Jack Layton Ferry Terminal and Harbour Square Park (2014) Toronto

En 2014, l’organisme Waterfront Toronto et la Ville de Toronto ont commandité un concours de design innovant de six semaines pour la gare maritime nommée en l’honneur du leader politique Jack Layton et le parc Harbour Square afin d'aider à développer de nouveaux concepts audacieux pour ce site important. Le nouveau mot d’ordre concernera cette fois moins l’ampleur d’une infrastructure que les nouvelles valeurs d’inclusion et le souci de refléter les besoins et les aspirations des millions d'usagers du traversier. Il s’agissait de « produire un plan directeur unificateur et inspirant pour la gare maritime, le parc environnant et les zones adjacentes, qui puisse être construit par phases au fil du temps. » Contrairement à la tension entre espace public et financements privés du concours de Québec, il fallait cette fois proposer des solutions rentables qui auraient le plus d'impact possible dans le contexte d'une installation financée et entretenue par le secteur public. Compétition très restreinte en importance et en budget, elle se limita à 5 projets. Donald Schmitt fut le président du jury et Claude Cormier, déjà célèbre architecte de paysage, était pour une fois du côté des juges et non des concurrents.
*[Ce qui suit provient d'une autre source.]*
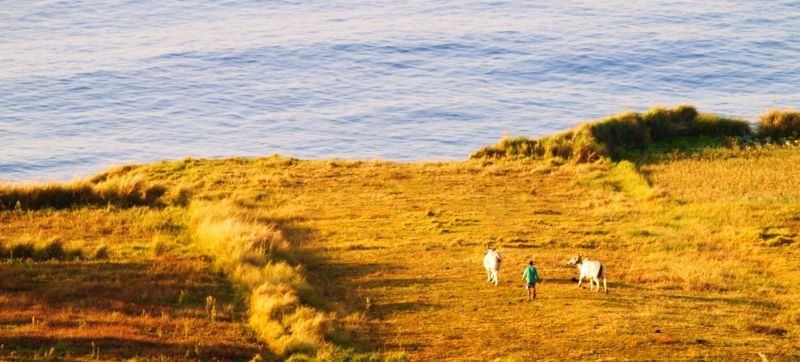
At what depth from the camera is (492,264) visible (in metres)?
24.7

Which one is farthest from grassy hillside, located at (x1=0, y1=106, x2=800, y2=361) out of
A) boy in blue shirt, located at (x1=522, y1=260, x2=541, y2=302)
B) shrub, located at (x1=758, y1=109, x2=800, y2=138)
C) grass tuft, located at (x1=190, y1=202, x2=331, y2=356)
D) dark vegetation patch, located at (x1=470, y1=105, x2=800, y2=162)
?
shrub, located at (x1=758, y1=109, x2=800, y2=138)

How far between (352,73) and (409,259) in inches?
2139

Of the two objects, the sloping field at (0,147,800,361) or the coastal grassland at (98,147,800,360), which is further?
the coastal grassland at (98,147,800,360)

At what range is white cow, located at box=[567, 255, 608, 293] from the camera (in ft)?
78.2

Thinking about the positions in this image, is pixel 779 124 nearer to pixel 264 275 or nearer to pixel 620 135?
pixel 620 135

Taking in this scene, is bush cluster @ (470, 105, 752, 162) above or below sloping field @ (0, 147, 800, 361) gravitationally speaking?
above

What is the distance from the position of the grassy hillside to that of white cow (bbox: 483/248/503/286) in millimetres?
546

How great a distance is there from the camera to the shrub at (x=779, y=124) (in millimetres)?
44250

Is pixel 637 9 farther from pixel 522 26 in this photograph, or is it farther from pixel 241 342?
pixel 241 342

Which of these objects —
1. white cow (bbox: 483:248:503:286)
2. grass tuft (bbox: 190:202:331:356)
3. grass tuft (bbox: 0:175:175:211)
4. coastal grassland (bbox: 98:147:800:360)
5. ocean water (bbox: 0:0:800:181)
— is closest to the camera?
grass tuft (bbox: 190:202:331:356)

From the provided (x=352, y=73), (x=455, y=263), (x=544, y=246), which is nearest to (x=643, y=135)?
(x=544, y=246)

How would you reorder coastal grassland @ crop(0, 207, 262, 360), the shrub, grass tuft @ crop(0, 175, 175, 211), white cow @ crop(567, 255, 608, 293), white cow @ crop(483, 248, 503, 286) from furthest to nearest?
1. the shrub
2. grass tuft @ crop(0, 175, 175, 211)
3. white cow @ crop(483, 248, 503, 286)
4. white cow @ crop(567, 255, 608, 293)
5. coastal grassland @ crop(0, 207, 262, 360)

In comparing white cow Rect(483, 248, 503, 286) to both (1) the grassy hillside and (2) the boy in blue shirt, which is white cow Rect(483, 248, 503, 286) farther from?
(2) the boy in blue shirt

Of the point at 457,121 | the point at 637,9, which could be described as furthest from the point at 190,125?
the point at 637,9
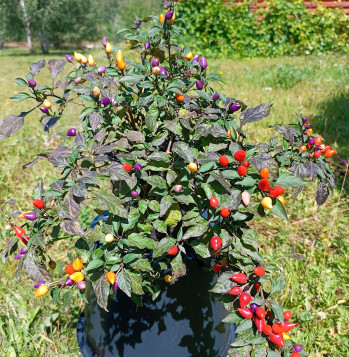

Le consortium KPMB, West7 et Greenberg fut désigné lauréat devant des équipes aussi prestigieuses que Stoss, NArchitecs, ZAS, Diller Scofidio, Alliance, Clément Blancher, Batle RVTR ou encore Quadrangle, aLLDesign et Janet Rosenberg. Autant dire que ces grandes équipes ne furent pas attirées par les maigres honoraires de 20k$ ni par un coût initial de 600k$, mais bien par l’ampleur du défi urbain et paysager d’un parc en « front de mer. » Ou, dans les mots du lauréat : « En plus d'ennoblir l'expérience de l'arrivée et du départ des ferries, d'assurer la continuité le long du bord de l'eau et de résoudre d'importants défis fonctionnels, il y a là une occasion de créer quelque chose de spécial dans la ville qui soit plus que la somme de ses parties - un "bijou" à visage humain. »
Rien n’est trop beau pour le bord de l’eau.